[Opening SELECTED EXCERPT section]

It’s a week after New Year’s Day, which means most of us have already broken our resolutions. I can only hope we score some points for being consistent in breaking our resolutions. Consistency is important too, folks.
I’m going to be honest with you: I’ve been struggling these past few months. One of my ailments is that I suffer from a chronic case of not-enoughitis. I have to-do lists, closets to clean out, an old house that constantly needs repair, writing deadlines to meet, groceries to haul, children to bathe and feed. But I have a home, a bestie that I’m married to, and four thriving kids. I even have a washing machine. So what I’m saying is that I—an able-bodied, healthy young person with four beautiful children and a husband that loves me—am a jerk. A jerk with seven pounds to lose.
Here I am thinking there’s something missing, that something is owed to me.
Oh God, help me. Save me from myself. Maybe I really am a jerk.
This past summer, I was feeling similarly to what I feel now. I was in the midst of summer crisis (aka these kids make too much mess and need too many things and are always breathing loudly in my ear) and I got out of the house for the afternoon. I thought a cup of coffee outdoors sounded like a good solution to my crisis. As I headed to the Colectivo on Prospect, a man approached me to ask me for a couple dollars. Oh, great. Someone else needs something from me. I told the guy that I didn’t have any cash, which was true, and found a nice spot to sip a coffee.
When I paid for my latte, I noticed that I did have a couple bills in my wallet and felt bad. Not bad enough to find that guy, but bad enough to sit in a beautiful cafe and drink my perfect latte and think about feeling bad. I suppose I’d call this passively bad.

[Closing SELECTED EXCERPT section]
[Opening DATA SHOWN section]

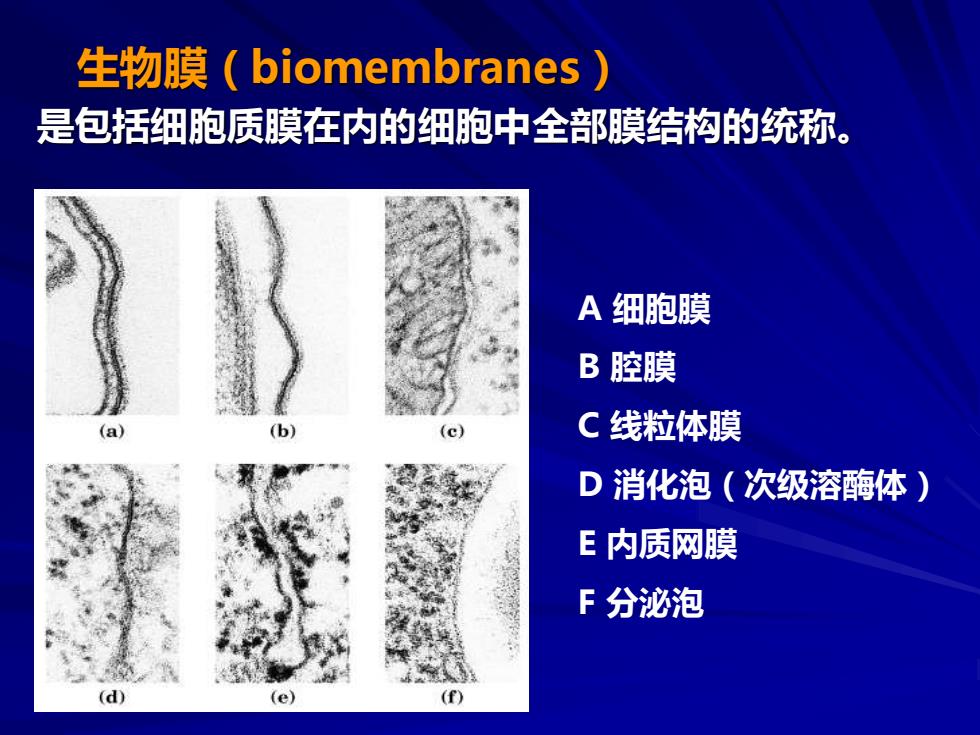 生物膜（biomembranes）
是包括细胞质膜在内的细胞中全部膜结构的统称。

(a)
(b)
(c)
(d)
(e)
(f)

A 细胞膜
B 腔膜
C 线粒体膜
D 消化泡（次级溶酶体）
E 内质网膜
F 分泌泡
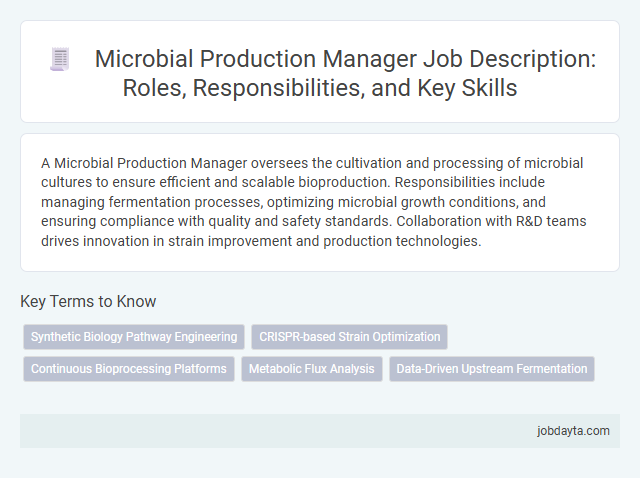 Microbial Production Manager Job Description: Roles, Responsibilities, and Key Skills

A Microbial Production Manager oversees the cultivation and processing of microbial cultures to ensure efficient and scalable bioproduction. Responsibilities include managing fermentation processes, optimizing microbial growth conditions, and ensuring compliance with quality and safety standards. Collaboration with R&D teams drives innovation in strain improvement and production technologies.

Key Terms to Know

Synthetic Biology Pathway Engineering

CRISPR-based Strain Optimization

Continuous Bioprocessing Platforms

Metabolic Flux Analysis

Data-Driven Upstream Fermentation

jobdayta.com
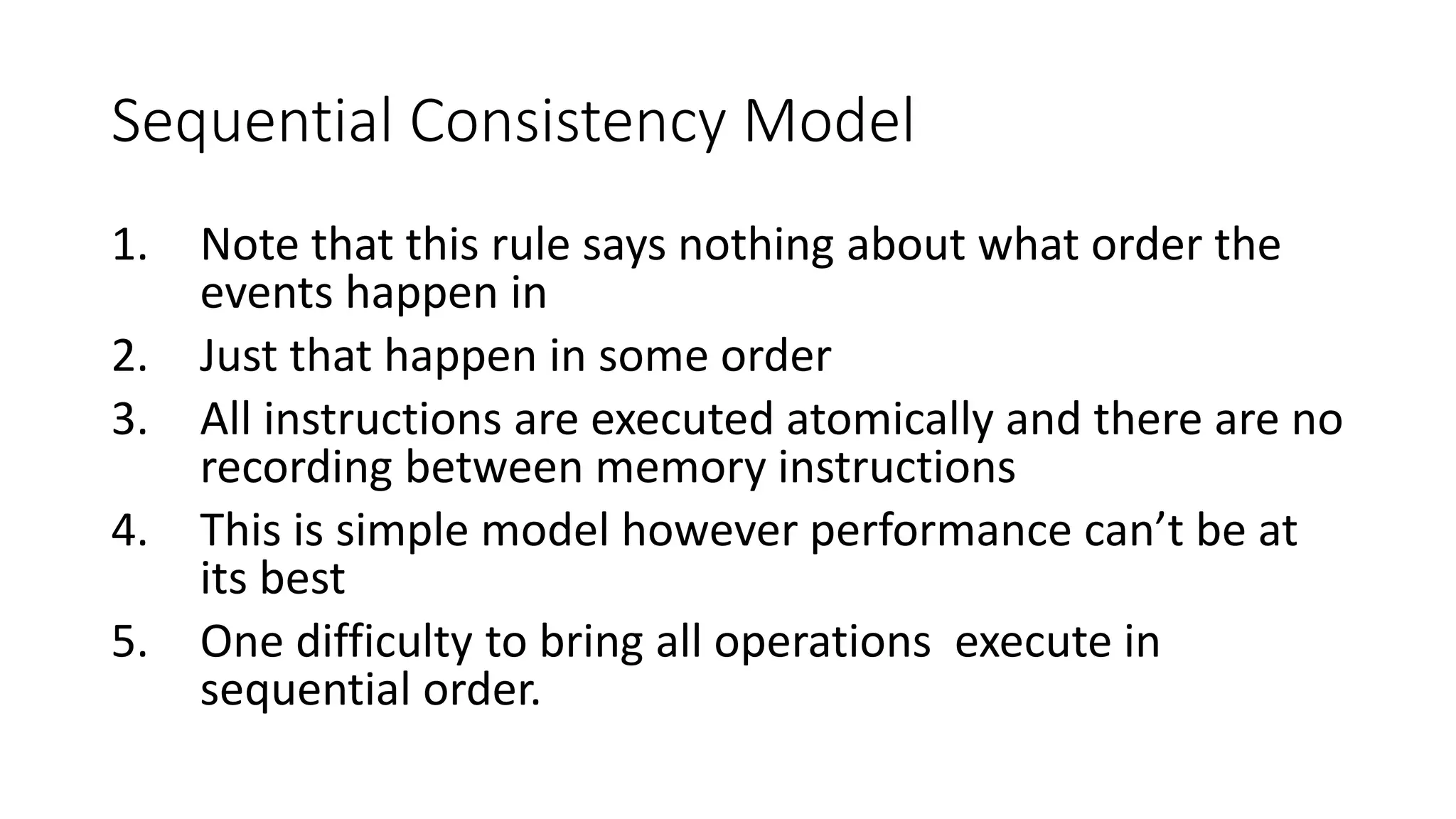 Sequential Consistency Model

1. Note that this rule says nothing about what order the events happen in
2. Just that happen in some order
3. All instructions are executed atomically and there are no recording between memory instructions
4. This is simple model however performance can’t be at its best
5. One difficulty to bring all operations  execute in sequential order.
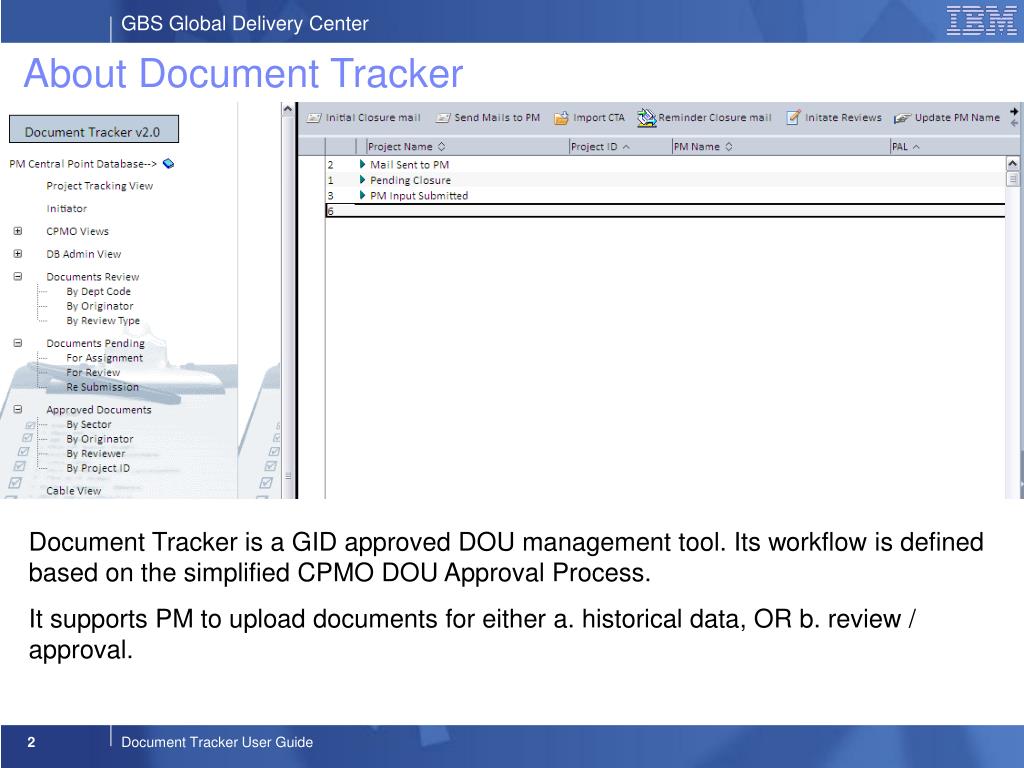 GBS Global Delivery Center

IBM

About Document Tracker

Document Tracker v2.0

PM Central Point Database-->

Project Tracking View

Initiator

CPMO Views

DB Admin View

Documents Review

By Dept Code

By Originator

By Review Type

Documents Pending

For Assignment

For Review

Re Submission

Approved Documents

By Sector

By Originator

By Reviewer

By Project ID

Cable View

Initial Closure mail
Send Mails to PM
Import CTA
Reminder Closure mail
Initate Reviews
Update PM Name

| | Project Name | Project ID | PM Name | PAL |
|---|---|---|---|---|
| 2 | Mail Sent to PM | | | |
| 1 | Pending Closure | | | |
| 3 | PM Input Submitted | | | |
| 6 | | | | |

Document Tracker is a GID approved DOU management tool. Its workflow is defined based on the simplified CPMO DOU Approval Process.

It supports PM to upload documents for either a. historical data, OR b. review / approval.

2

Document Tracker User Guide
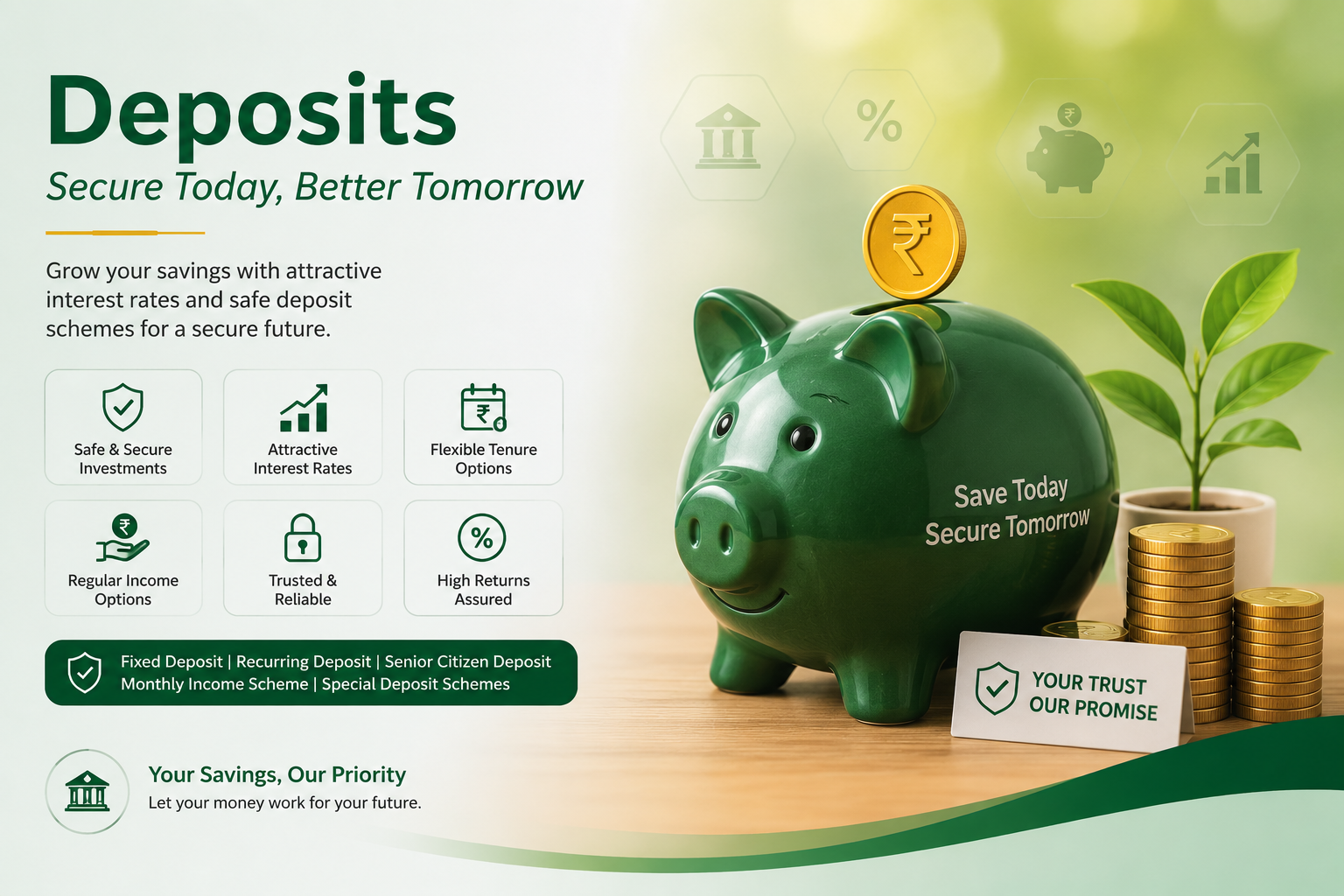 Deposits

Secure Today, Better Tomorrow

Grow your savings with attractive interest rates and safe deposit schemes for a secure future.

Safe & Secure Investments

Attractive Interest Rates

Flexible Tenure Options

Regular Income Options

Trusted & Reliable

High Returns Assured

Fixed Deposit | Recurring Deposit | Senior Citizen Deposit
Monthly Income Scheme | Special Deposit Schemes

Your Savings, Our Priority
Let your money work for your future.

%

₹

₹

Save Today
Secure Tomorrow

YOUR TRUST
OUR PROMISE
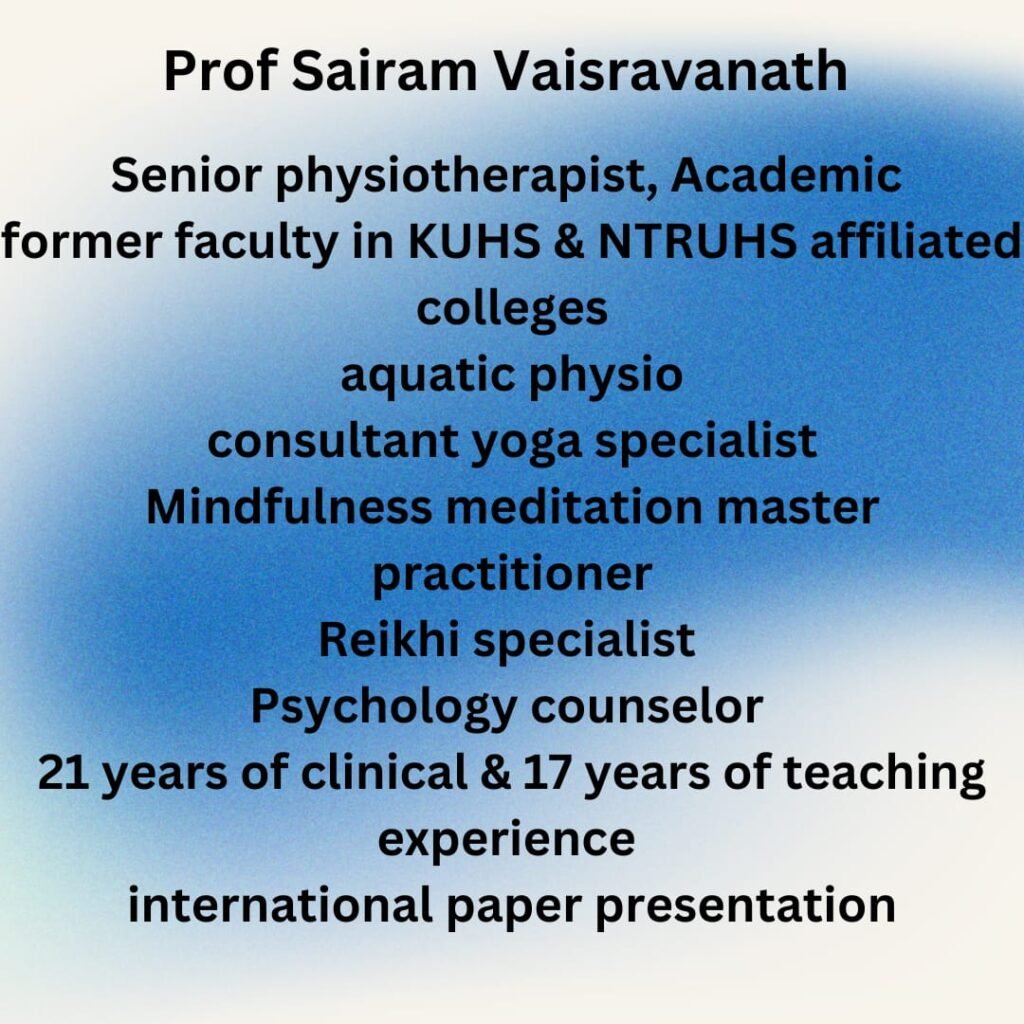 Prof Sairam Vaisravanath

Senior physiotherapist, Academic
former faculty in KUHS & NTRUHS affiliated colleges
aquatic physio
consultant yoga specialist
Mindfulness meditation master practitioner
Reikhi specialist
Psychology counselor
21 years of clinical & 17 years of teaching experience
international paper presentation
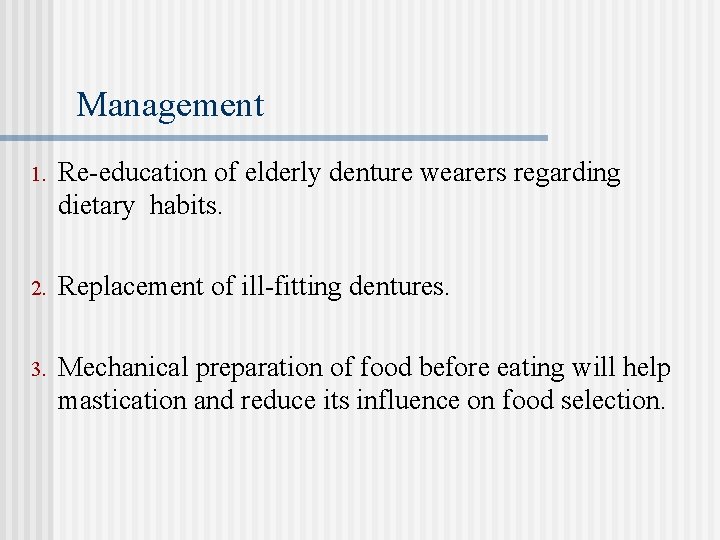 Management

1. Re-education of elderly denture wearers regarding dietary habits.

2. Replacement of ill-fitting dentures.

3. Mechanical preparation of food before eating will help mastication and reduce its influence on food selection.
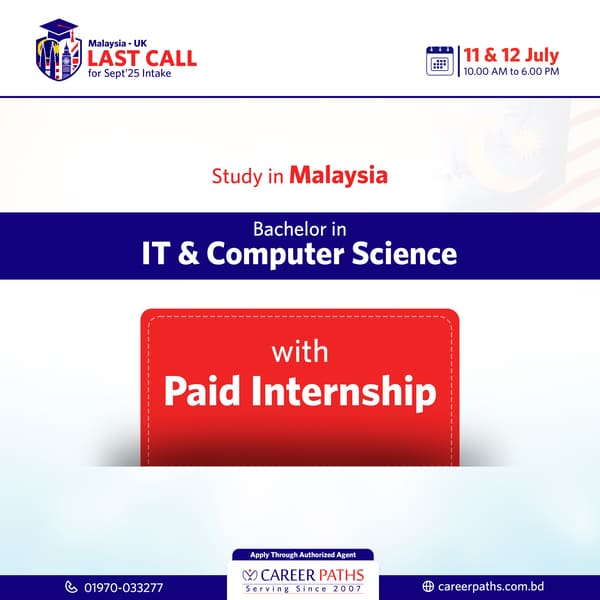 Malaysia - UK
LAST CALL
for Sept'25 Intake

11 & 12 July
10.00 AM to 6.00 PM

Study in Malaysia

Bachelor in
IT & Computer Science

with
Paid Internship

Apply Through Authorized Agent
CAREER PATHS
Serving Since 2007

01970-033277

careerpaths.com.bd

[Closing DATA SHOWN section]

◆ **REQUIRED ACTION A**: In the essay about broken New Year's resolutions, where was the writer heading when a man asked for a couple dollars?
◆ **REQUIRED ACTION B**: Summarize the essay about broken New Year's resolutions in two sentences.

◆ **YOUR SOLUTION A**: The Colectivo on Prospect.

◆ **YOUR SOLUTION B**: A week after New Year's Day, the writer admits to struggling with a feeling that something is missing despite having a home, a loving husband, and four thriving kids. Recalling a similar feeling the past summer, the writer describes telling a man who asked for a couple dollars that there was no cash, then finding bills in the wallet while paying for a latte and feeling bad about it.